Classes in this Distribution
PDF::Native::Filter::Predictors
These functions implements the predictor stage of TIFF [1] and PNG [2] decoding and encoding.
use PDF::Native::Filter::Predictors;
# PNG samples. First bit on each row, is an indicator in the range 0 .. 4
my $Predictor = PDF::Native::Filter::Predictors::PNG;
my $Columns = 4;
my $encoded = blob8.new: [
2, 0x1, 0x0, 0x10, 0x0,
2, 0x0, 0x2, 0xcd, 0x0,
2, 0x0, 0x1, 0x51, 0x0,
1, 0x0, 0x1, 0x70, 0x0,
3, 0x0, 0x5, 0x7a, 0x0,
0, 0x1, 0x2, 0x3, 0x4,
];
my blob8 $decoded = PDF::Native::Filter::Predictors.decode(
$encoded,
:$Columns,
:$Predictor, );
[1] TIFF Predictors [2] PNG Predictors
PDF::Native::Buf
Handles the packing and unpacking of multi-byte quantities as network words.
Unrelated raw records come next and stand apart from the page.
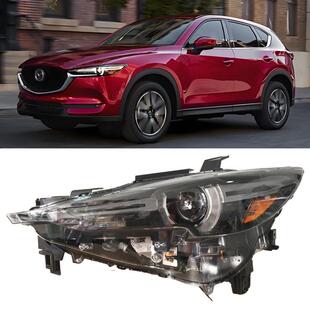 YUBO车灯适用2017mazida马自达CX-5大灯带黄片headlamp头灯日行灯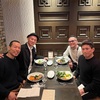 先生方と。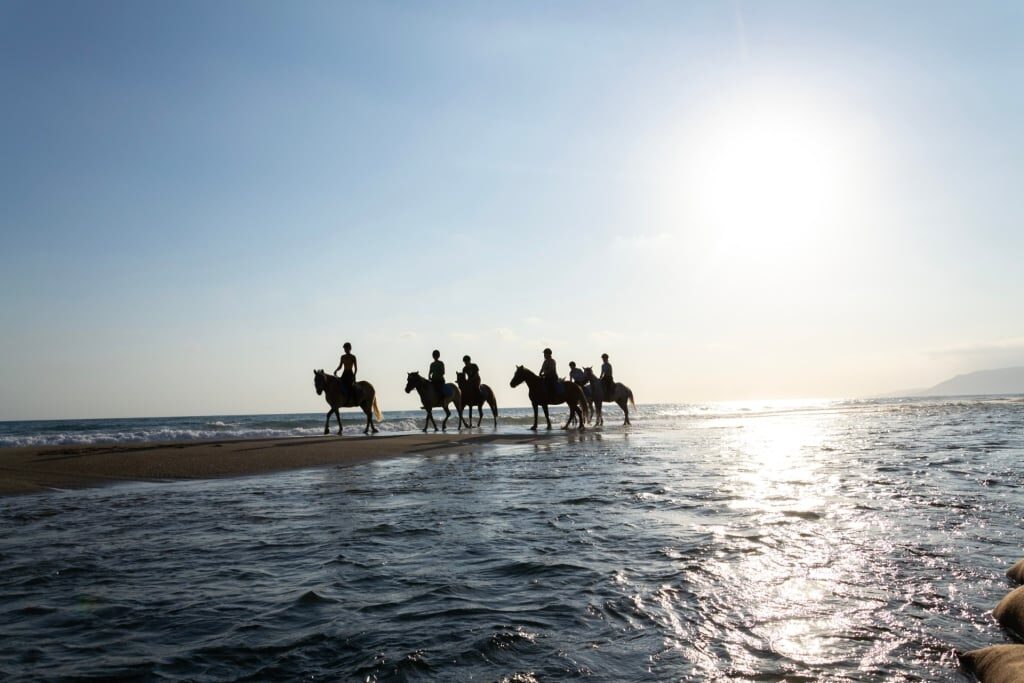 Horseback riding in Georgioupoli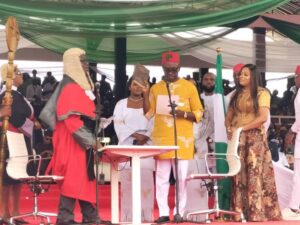 Soludo’s Inauguration: We are back to winning ways as a state – Anambra Gov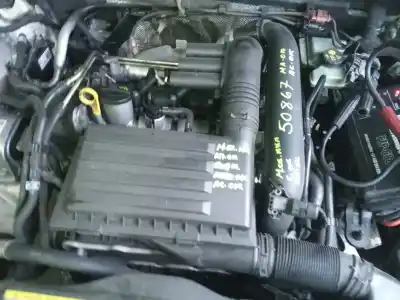 Véhicule à la ferraille audi a3 sportback (8va, 8vf) 1.4 tfsi de l'année 2013 alimenté cxsa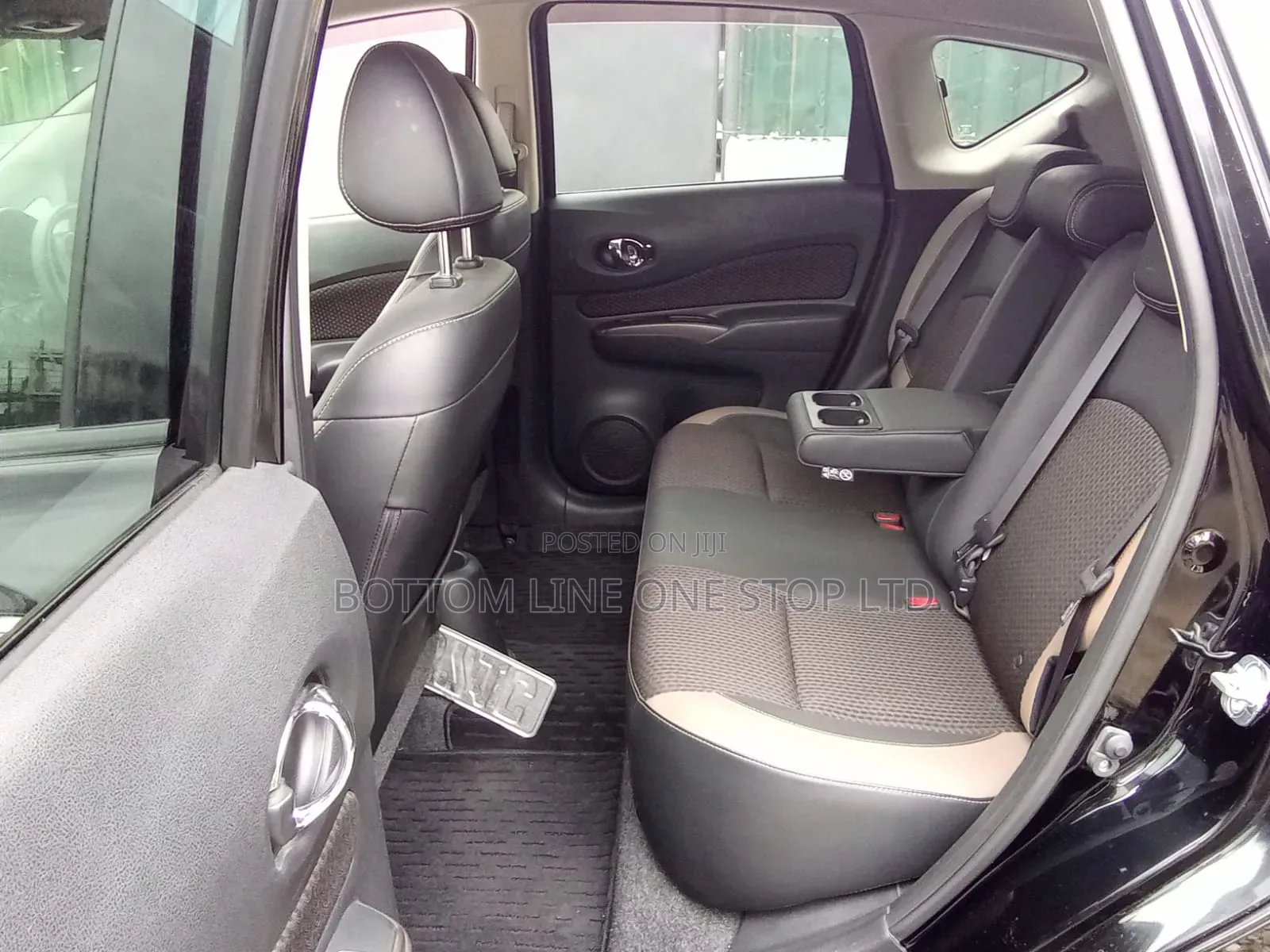 Nissan Note 1.2 Petrol 2017 Black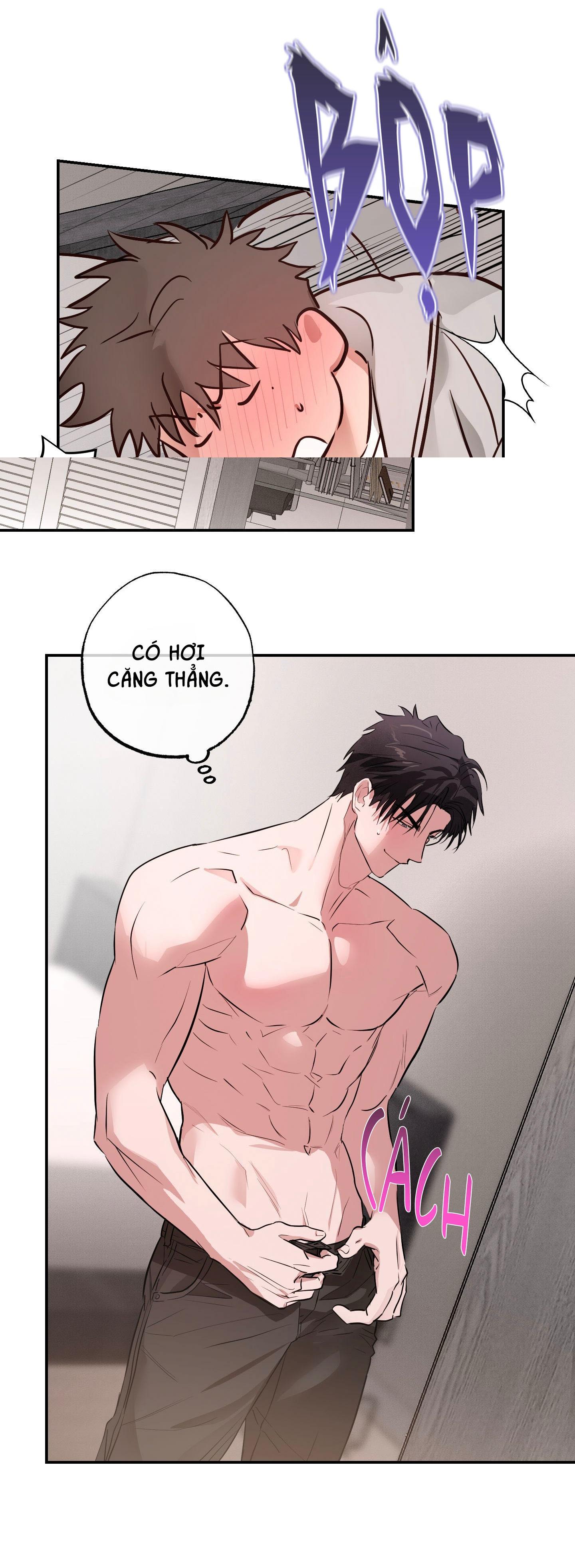NGHIỆN SEX - không được phép 2 - Trang 29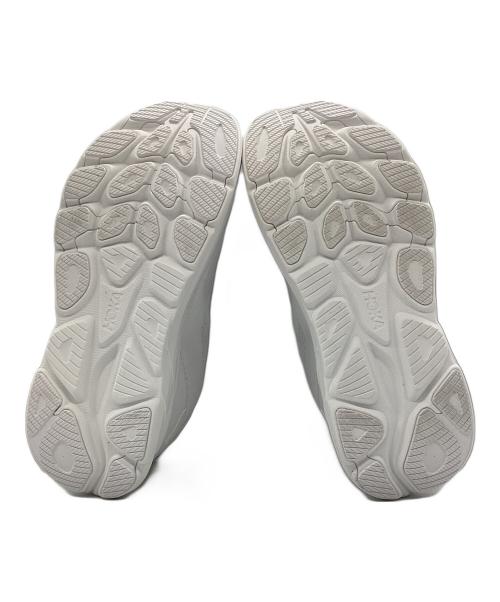 HOKAONEONE（ホカオネオネ）HOKAONEONE (ホカオネオネ) Clifton 10 ホワイト サイズ:SIZE 27.5cmの古着・服飾アイテム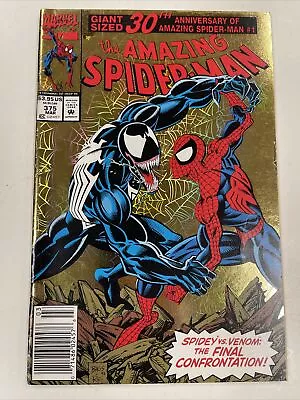 Buy Amazing Spider-Man #375 Newsstand 1st Appearance Of Anne Weying (She-Venom)VF/FN • 15.80£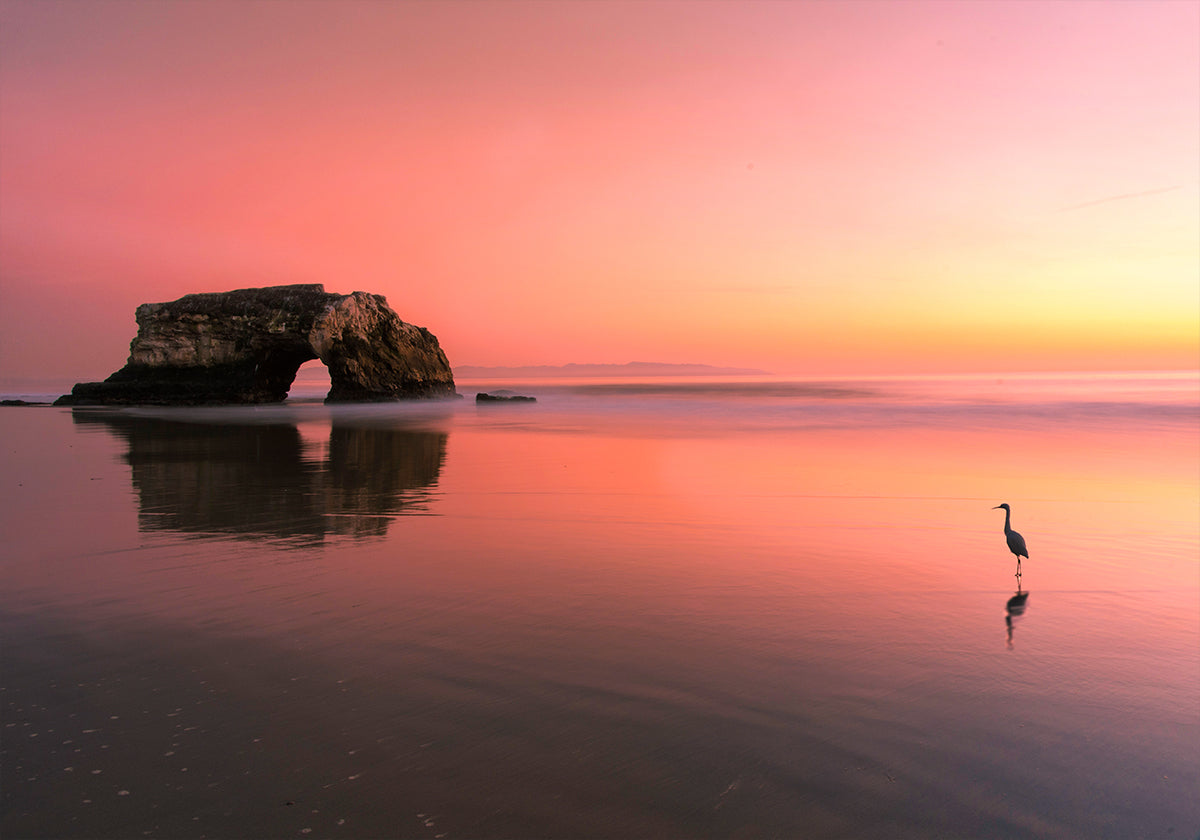 Sunset at the Natural Bridge-2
Such as /BitsPerComponent
in /Filter
/DecodeParms
.
Also handles variable byte packing and unpacking. As seen in the /W
parameter to XRef streams, and a few other places.
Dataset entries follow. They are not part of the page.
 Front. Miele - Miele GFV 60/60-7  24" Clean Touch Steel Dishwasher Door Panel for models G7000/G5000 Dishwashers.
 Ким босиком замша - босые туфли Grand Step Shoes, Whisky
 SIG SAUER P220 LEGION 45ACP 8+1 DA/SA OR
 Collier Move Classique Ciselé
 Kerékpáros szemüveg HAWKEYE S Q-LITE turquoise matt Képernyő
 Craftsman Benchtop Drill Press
# pack two 4-byte words into an 8 byte buffer
use PDF::Native::Buf :pack;
my blob32 $words .= new(660510, 2634300);
my blob8 $bytes = pack($words, 24);
# pack triples as 1 byte, 2 bytes, 1 byte
my uint32 @in[4;3] = [1, 16, 0], [1, 741, 0], [1, 1030, 0], [1, 1446, 0];
my $W = [1, 2, 1];
$bytes = pack(@in, $W);
PDF::Native::Reader
Reading of PDF content. Only method so far implemented is read-xref
for the fast reading of cross reference indices.
use PDF::Native::Reader;
given PDF::Native::Reader.new {
enum <free inuse>;
my Str $xref = (
'xref',
'10 4',
'0000000000 65535 f ',
'0000000042 00000 n ',
'0000000069 00000 n ',
'9000000100 00002 n ',
''
).join(10.chr);
my Blob $buf = $xref.encode('latin-1');
my array $entries = .read-xref($buf);
}
PDF::Native::Writer
Serialization functions have been implemented for a few PDF data-types:
boolean, real, integers, literal-strings, hex-strings, names and cross reference tables.
use PDF::Native::Writer;
given PDF::Native::Writer {
say .write-bool(0); # false
say .write-bool(1); # true
say .write-real(pi); # 3.14159
say .write-int(42e3), # 42000
say .write-literal("Hi\nthere"); # (Hi\nthere)
say .write-hex-string("snoopy"); # <736e6f6f7079>
say .write-name('Hi#there'); # /Hi##there
# xref entries
enum <free inuse>;
my uint64 @xref[4;3] = (
[0, 65535, free],
[42, 0, inuse],
[69, 0, inuse],
[100, 2, inuse],
);
say .write-entries(@xref).lines;
# 0000000000 65535 f
# 0000000042 00000 n
# 0000000069 00000 n
# 0000000100 00002 n
}
Todo
Some other areas under consideration:
C equivalents for other PDF::IO::Filter encoding functions, including predictors, ASCII-Hex, ASCII-85 and run-length encoding
Support for type-1 character transcoding (PDF::Content::Font::Enc::Glyphic)
Support for PDF::Content::Image, including color-channel separation and (de)multiplexing. GIF decompression de-interlacing.
There's sure to be others.
Currently giving noticeable benefits on larger PDFs.